One pot company is turning its roadside THC screening gear into machines that can test for COVID-19. "It's actually different from anything else on the market right now, in terms of how fast it is and how accurate it is," said the CEO.

In the continued fight against COVID-19, testing for the virus has become one of many pitfalls in the country’s delayed crisis response. Without enough test kits to check everyone who seeks one, and long wait times for results, asymptomatic carriers have been freely spreading the virus in their communities.

Now, in an effort to help solve the US COVID-19 testing crisis, one Idaho cannabis start-up is converting devices built for roadside THC tests into coronavirus screening tech that works in five minutes. By checking for viral proteins instead of antibodies, Facible CEO Steven Burden is confident that the cannabis tech company can use its machines to help with the public health crisis.

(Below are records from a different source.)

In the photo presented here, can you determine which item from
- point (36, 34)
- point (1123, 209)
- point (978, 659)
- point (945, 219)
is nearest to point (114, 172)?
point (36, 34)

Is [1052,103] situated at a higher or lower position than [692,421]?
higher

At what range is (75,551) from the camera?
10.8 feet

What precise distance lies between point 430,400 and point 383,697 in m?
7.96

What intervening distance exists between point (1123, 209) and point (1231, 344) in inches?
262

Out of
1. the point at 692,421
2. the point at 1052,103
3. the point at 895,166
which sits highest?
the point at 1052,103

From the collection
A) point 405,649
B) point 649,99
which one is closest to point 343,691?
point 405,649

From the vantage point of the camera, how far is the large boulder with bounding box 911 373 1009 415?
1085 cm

"It's not the traditional test which is what most — 90 percent of the market right now — [is using], and it's not a stereological test, meaning you don't need blood for it, so we're not testing for antibodies. We're actually testing for the presence of viral proteins, and it's actually different from anything else on the market right now, in terms of how fast it is and how accurate it is," Burden told news station KTVB.

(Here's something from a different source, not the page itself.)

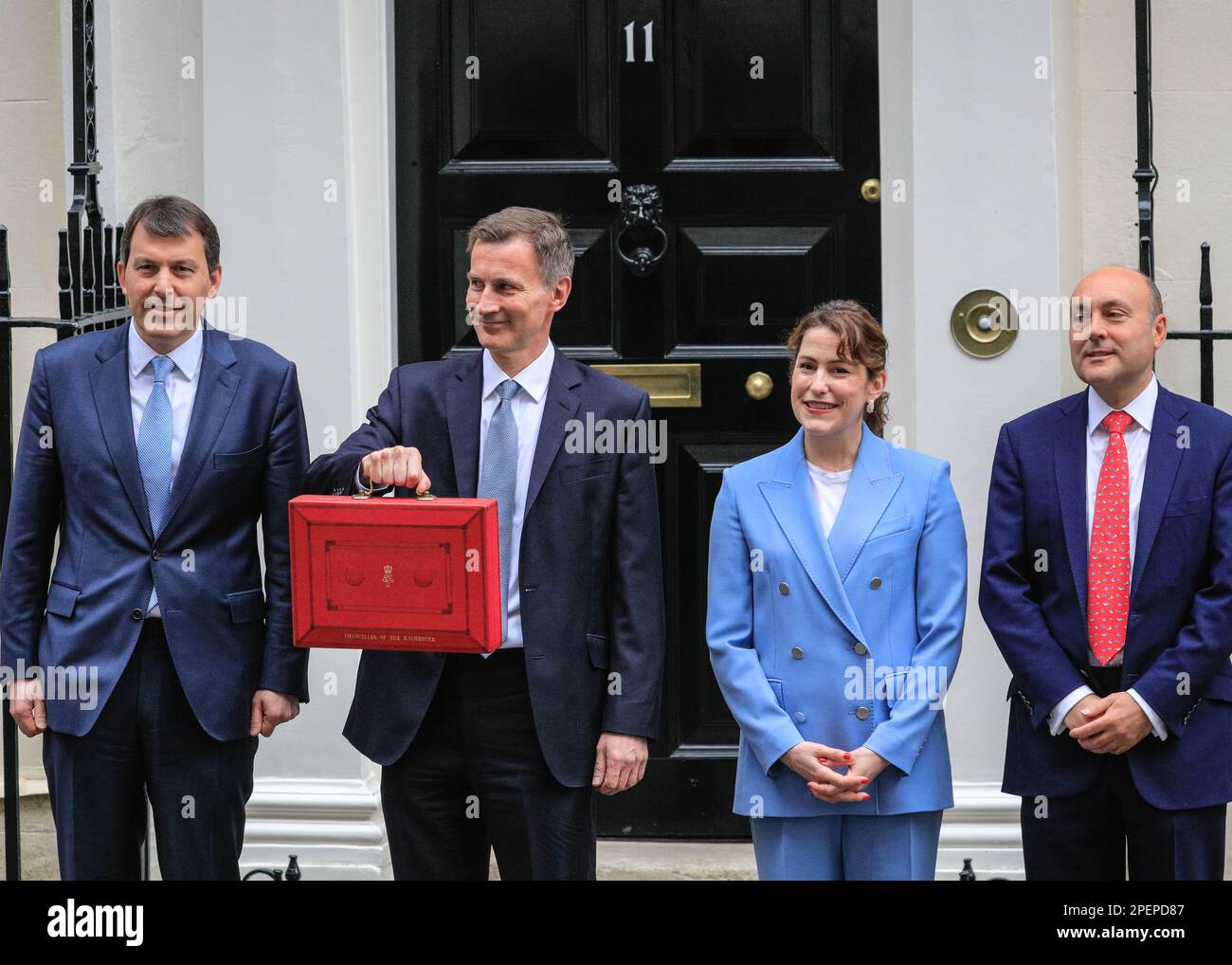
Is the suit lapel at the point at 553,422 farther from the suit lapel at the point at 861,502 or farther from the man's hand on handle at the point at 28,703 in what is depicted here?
the man's hand on handle at the point at 28,703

The machines still need to pass clinical trials before they can be used to test the American public. But due to the dire crisis that COVID-19 presents, FDA approval timelines have been shortened for test kits, giving Facible a potential fast-track to production.

"We're launching with COVID-19 because the regulations have dropped; they don't have that year-long FDA approval process," Burden said.

Across America’s northern border in Canada, health officials have already reached out to cannabis testing labs to see if cannabinoid testing equipment can be used to run COVID-19 screenings. Meanwhile, cannabis businesses across the globe are donating personal protective equipment to healthcare workers in need, and are looking into whether THC or CBD’s anti inflammatory propertiescould help reduce COVID-19 symptoms in patients.

For Facible, the next step in turning their THC and CBD testing machines into COVID-19 screeners will be securing FDA approval and then funding to produce more of this potentially game-changing technology.